Monday, May 14, 2012

A Monday Mother's Day

Today has been a much-needed break from, well, everything.

Since yesterday was Mother's Day, I first want to send my well wishes and love to all the mothers out there for being awesome.

Second, I have to say I hope to all that is holy you didn't go out to eat for brunch yesterday as your one and only opportunity of the year to either treat your mother or be treated by the rest of your family.

If you did go out, I hope to all that is holy that you did not place huge and unrealistic expectations on it being the best, most absolutely perfect dining experience - or day, for that matter - ever. Because hello, if you're a mom, you know there is no such thing!

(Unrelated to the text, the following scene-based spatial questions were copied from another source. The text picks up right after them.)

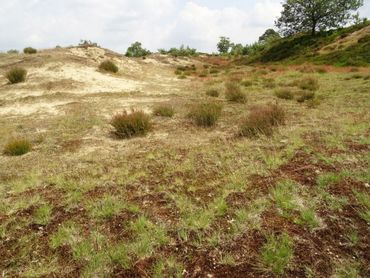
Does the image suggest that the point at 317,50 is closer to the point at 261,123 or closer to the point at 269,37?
the point at 269,37

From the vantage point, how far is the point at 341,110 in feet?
29.3

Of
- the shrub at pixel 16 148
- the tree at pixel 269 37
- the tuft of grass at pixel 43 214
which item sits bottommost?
the tuft of grass at pixel 43 214

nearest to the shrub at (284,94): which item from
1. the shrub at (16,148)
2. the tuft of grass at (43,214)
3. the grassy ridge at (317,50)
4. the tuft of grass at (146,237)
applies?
the shrub at (16,148)

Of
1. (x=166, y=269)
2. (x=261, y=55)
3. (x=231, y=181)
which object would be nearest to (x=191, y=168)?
(x=231, y=181)

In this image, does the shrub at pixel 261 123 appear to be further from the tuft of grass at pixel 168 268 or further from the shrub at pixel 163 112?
the tuft of grass at pixel 168 268

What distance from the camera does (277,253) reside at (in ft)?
10.3

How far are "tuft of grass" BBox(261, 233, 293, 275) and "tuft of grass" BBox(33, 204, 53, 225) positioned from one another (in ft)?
9.18

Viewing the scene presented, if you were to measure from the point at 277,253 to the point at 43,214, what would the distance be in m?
3.05

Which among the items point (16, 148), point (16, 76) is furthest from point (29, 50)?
point (16, 148)

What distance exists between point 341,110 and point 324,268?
7096mm

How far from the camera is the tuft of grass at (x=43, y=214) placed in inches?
160

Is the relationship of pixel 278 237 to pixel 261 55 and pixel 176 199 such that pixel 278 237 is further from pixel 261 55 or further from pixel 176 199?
pixel 261 55

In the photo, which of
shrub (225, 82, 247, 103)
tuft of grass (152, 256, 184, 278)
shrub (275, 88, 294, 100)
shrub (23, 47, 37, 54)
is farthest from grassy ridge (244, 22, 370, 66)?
tuft of grass (152, 256, 184, 278)

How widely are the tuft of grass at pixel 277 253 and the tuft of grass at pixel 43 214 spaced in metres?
2.80
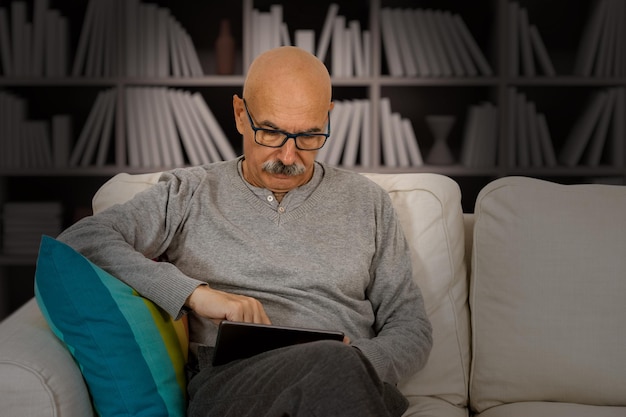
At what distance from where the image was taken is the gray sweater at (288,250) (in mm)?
1524

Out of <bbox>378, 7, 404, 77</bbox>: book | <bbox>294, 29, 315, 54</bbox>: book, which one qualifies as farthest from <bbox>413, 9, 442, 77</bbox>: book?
<bbox>294, 29, 315, 54</bbox>: book

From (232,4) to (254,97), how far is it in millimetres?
2035

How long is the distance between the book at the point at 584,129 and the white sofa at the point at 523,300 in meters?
1.70

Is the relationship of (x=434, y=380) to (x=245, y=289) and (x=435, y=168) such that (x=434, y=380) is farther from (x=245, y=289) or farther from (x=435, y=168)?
(x=435, y=168)

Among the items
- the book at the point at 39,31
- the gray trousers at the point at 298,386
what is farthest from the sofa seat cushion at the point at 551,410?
the book at the point at 39,31

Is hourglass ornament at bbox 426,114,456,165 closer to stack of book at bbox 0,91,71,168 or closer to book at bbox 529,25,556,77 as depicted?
book at bbox 529,25,556,77

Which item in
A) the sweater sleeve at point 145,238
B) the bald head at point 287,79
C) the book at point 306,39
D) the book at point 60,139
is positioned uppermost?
the bald head at point 287,79

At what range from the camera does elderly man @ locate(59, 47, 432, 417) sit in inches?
55.7

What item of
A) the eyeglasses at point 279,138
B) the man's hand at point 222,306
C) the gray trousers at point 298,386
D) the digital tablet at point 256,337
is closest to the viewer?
the gray trousers at point 298,386

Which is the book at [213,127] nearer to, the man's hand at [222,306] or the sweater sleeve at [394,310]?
the sweater sleeve at [394,310]

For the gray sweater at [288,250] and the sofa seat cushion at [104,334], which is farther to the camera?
the gray sweater at [288,250]

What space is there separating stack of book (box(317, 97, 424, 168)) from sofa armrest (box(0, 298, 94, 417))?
2062 millimetres

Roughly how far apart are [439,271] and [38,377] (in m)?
0.83

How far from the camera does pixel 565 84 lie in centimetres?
333
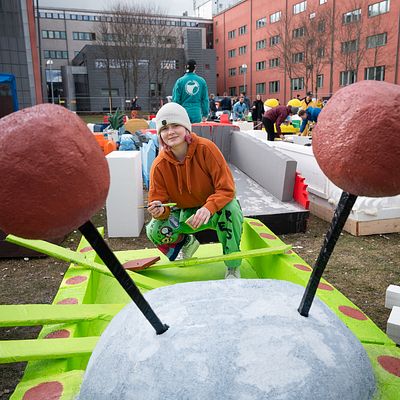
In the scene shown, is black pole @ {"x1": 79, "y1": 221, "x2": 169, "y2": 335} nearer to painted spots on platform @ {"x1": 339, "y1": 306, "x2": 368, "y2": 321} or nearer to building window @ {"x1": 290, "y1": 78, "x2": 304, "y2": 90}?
painted spots on platform @ {"x1": 339, "y1": 306, "x2": 368, "y2": 321}

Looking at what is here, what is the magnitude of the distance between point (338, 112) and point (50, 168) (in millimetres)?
592

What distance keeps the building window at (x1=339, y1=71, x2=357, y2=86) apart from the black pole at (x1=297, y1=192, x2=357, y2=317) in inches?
1024

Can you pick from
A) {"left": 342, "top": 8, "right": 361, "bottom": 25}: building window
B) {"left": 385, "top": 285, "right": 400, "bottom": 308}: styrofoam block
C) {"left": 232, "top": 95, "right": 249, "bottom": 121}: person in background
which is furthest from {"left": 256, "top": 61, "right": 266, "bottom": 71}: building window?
{"left": 385, "top": 285, "right": 400, "bottom": 308}: styrofoam block

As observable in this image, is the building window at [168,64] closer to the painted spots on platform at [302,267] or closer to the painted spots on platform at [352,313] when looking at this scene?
the painted spots on platform at [302,267]

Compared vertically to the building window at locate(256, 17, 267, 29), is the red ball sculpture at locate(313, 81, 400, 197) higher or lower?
lower

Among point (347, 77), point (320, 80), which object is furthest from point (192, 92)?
point (320, 80)

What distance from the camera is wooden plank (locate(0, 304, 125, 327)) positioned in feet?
5.03

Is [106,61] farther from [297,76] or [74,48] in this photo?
[297,76]

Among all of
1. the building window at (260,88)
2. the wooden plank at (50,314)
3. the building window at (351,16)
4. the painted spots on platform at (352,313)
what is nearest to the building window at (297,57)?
the building window at (351,16)

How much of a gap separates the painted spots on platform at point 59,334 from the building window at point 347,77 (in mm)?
25879

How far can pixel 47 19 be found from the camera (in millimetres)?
38969

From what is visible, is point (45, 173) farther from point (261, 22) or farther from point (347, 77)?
point (261, 22)

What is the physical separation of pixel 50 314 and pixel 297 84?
103ft

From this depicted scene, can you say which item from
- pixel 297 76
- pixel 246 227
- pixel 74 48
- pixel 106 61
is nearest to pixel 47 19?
pixel 74 48
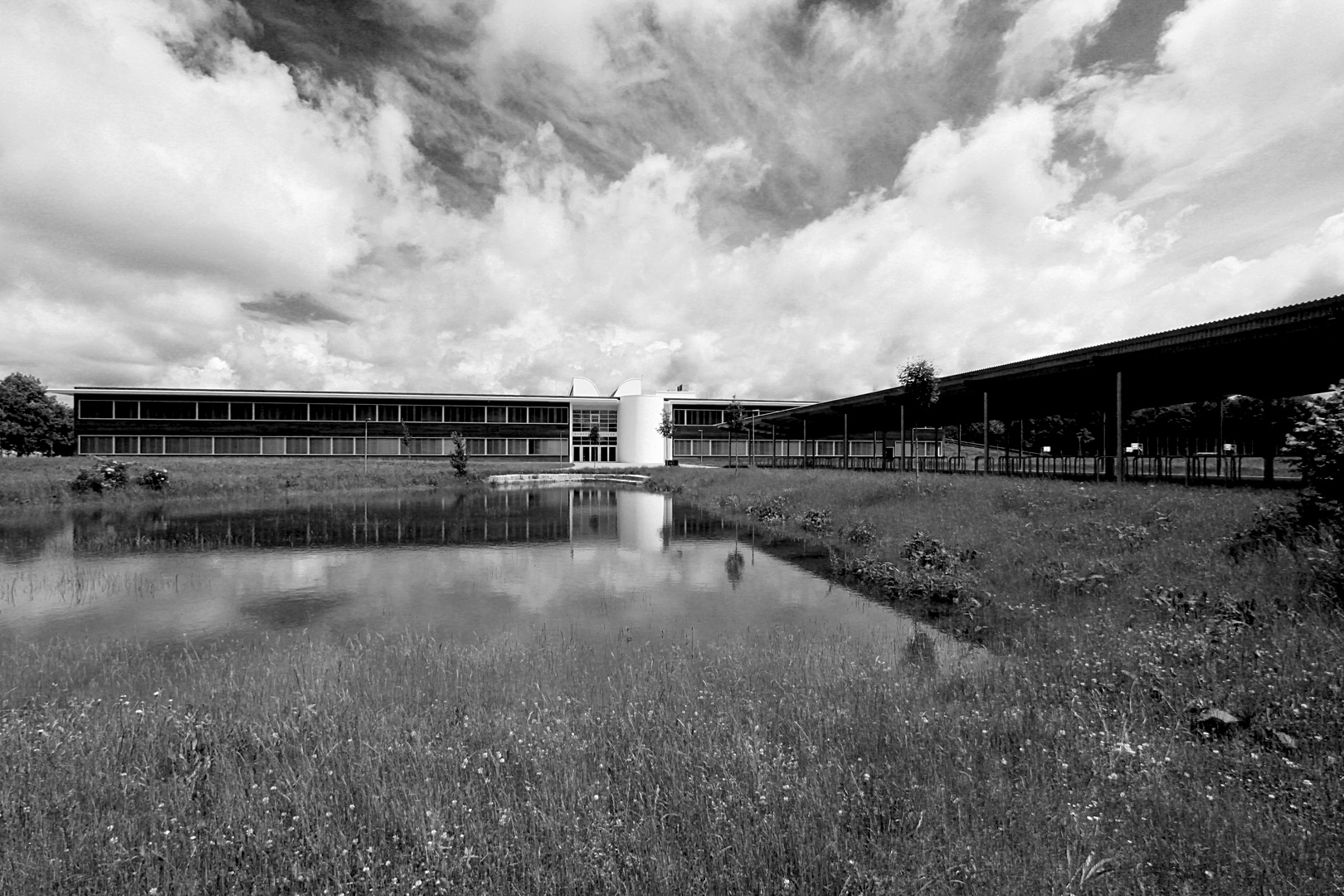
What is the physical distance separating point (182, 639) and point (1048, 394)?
135 ft

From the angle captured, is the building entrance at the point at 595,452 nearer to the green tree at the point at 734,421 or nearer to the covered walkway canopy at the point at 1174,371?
the green tree at the point at 734,421

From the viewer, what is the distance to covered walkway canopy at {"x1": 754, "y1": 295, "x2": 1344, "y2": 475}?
1830 cm

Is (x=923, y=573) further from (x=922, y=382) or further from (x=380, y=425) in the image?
(x=380, y=425)

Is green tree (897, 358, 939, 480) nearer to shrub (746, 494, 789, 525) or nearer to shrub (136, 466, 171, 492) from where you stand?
shrub (746, 494, 789, 525)

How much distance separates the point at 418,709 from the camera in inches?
247

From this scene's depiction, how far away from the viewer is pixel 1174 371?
2569 centimetres

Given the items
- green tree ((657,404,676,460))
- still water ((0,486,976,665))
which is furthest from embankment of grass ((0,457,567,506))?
green tree ((657,404,676,460))

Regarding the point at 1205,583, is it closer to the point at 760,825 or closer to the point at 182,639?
the point at 760,825

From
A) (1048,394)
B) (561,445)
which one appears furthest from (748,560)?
(561,445)

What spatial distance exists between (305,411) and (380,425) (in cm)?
976

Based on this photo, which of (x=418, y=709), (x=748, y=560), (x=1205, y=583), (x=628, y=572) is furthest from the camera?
(x=748, y=560)

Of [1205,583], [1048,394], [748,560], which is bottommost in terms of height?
[748,560]

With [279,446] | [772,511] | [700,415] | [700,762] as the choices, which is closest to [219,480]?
[279,446]

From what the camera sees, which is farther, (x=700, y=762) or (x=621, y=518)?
(x=621, y=518)
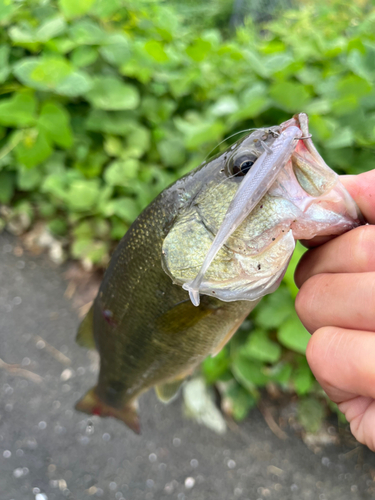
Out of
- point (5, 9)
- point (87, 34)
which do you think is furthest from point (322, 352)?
A: point (5, 9)

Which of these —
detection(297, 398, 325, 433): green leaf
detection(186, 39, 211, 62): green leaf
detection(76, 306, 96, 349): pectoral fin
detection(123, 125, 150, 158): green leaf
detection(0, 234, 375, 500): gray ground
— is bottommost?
detection(0, 234, 375, 500): gray ground

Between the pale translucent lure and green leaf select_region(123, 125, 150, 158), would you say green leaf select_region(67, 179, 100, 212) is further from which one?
the pale translucent lure

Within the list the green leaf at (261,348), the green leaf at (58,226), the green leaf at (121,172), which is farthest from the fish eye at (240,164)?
the green leaf at (58,226)

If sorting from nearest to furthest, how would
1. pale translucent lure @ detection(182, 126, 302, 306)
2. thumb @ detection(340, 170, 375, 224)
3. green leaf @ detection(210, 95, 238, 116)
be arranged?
pale translucent lure @ detection(182, 126, 302, 306) → thumb @ detection(340, 170, 375, 224) → green leaf @ detection(210, 95, 238, 116)

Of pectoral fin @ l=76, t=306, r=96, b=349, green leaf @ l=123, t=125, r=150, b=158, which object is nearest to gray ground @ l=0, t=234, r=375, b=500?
pectoral fin @ l=76, t=306, r=96, b=349

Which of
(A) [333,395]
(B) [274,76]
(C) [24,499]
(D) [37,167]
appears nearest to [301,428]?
(A) [333,395]

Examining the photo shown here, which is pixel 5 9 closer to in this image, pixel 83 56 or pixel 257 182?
pixel 83 56

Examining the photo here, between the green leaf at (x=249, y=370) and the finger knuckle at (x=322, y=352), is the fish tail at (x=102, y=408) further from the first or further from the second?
the finger knuckle at (x=322, y=352)

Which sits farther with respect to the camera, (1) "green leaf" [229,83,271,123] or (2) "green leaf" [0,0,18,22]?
(2) "green leaf" [0,0,18,22]
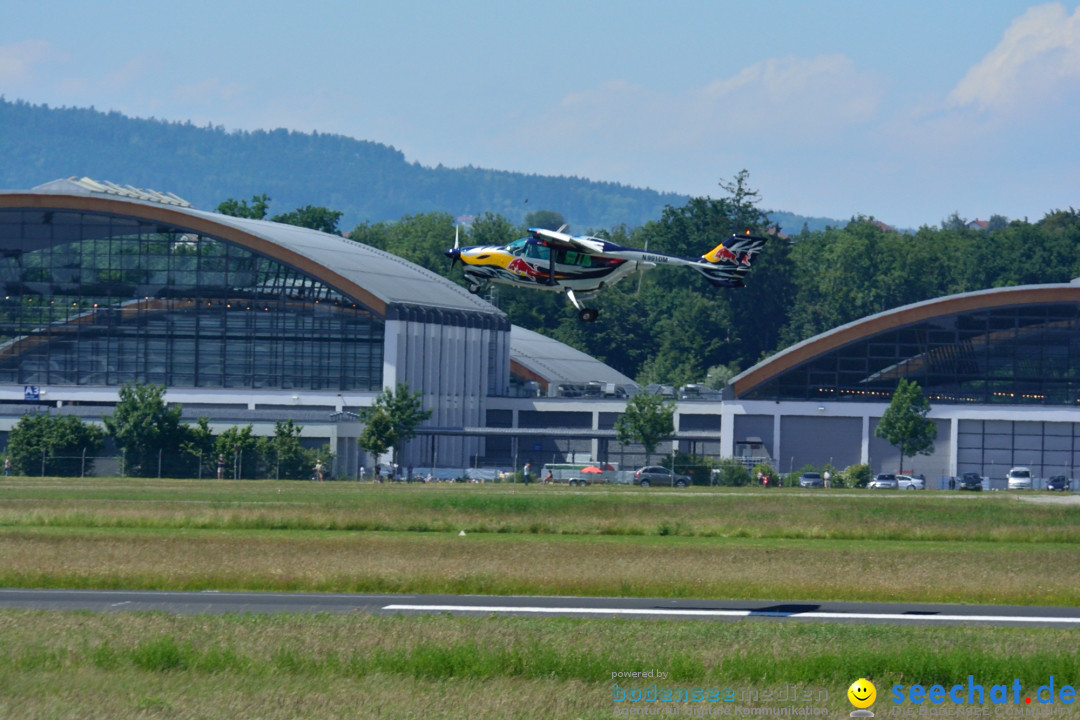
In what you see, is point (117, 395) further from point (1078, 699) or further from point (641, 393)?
point (1078, 699)

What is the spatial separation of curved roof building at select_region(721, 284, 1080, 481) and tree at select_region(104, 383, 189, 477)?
40230 millimetres

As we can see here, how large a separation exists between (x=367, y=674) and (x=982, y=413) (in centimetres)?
9180

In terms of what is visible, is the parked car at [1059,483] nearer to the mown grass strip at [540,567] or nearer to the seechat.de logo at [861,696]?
the mown grass strip at [540,567]

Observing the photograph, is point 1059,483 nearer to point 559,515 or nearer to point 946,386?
point 946,386

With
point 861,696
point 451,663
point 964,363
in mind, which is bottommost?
point 451,663

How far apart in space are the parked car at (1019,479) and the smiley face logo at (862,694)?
8591 cm

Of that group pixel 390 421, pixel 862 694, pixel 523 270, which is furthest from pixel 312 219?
pixel 862 694

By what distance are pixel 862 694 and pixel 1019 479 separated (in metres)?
86.4

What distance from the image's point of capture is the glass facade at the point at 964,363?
351 feet

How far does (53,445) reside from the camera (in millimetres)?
91875

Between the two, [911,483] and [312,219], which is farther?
[312,219]

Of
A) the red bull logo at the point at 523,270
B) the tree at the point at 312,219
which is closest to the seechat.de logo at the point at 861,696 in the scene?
the red bull logo at the point at 523,270

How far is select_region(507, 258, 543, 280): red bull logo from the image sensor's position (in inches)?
1742

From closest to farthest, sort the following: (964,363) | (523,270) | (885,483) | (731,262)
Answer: (523,270), (731,262), (885,483), (964,363)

I have no problem working on Mother's Day. I love seeing happy families and serving them delicious food. Every now and then you get that one rotten egg who just can't be satisfied no matter what you do, but for the most part, I like to go into the day with a positive attitude because I know how I'm feeling shows. If you work in any other field of customer service, you know this is true, too.

I think of it like this: In public speaking, I was taught that to deliver an eloquent and effective speech, I need to speak slower than what I feel is slow. So, really slow. Compared to the way I ramble on, anyway. My teacher said it will feel unnatural and exaggerated, but to the listener, it will make me sound knowledgeable and precise. If I take the same approach with my facial expression and attitude with my guests as I do with my speech - smile a bit wider, stand up a bit straighter, and be confident almost to the point of being blunt ("I don't think you should make any changes to that dish. The Chef knows what he's doing.") - I will be able to take command of any guest interaction.

So then, my only trouble comes with that one table that has held this particular day up to some false ideal. Since I know I can't really do anything for them, I can at least be happy knowing I've done my best to take care of everyone else. I can also take comfort in the fact that I am easier to please and, in my mind, the ideal mom to have to wait on on my special day.

For one, I'll take a clean kitchen, folded laundry, and a well-rested toddler over sappy cards any day.
Roses are red, violets are blue. I couldn't think of anything to say so I paid someone else to. [source]
Also, if I can't do what I want because of work, then I'll be happy with a rain-check for the next nice evening to go run or bike to my heart's content.

Good weather is all I need.

Did you get to do what you wanted for your mom or yourself for Mother's Day?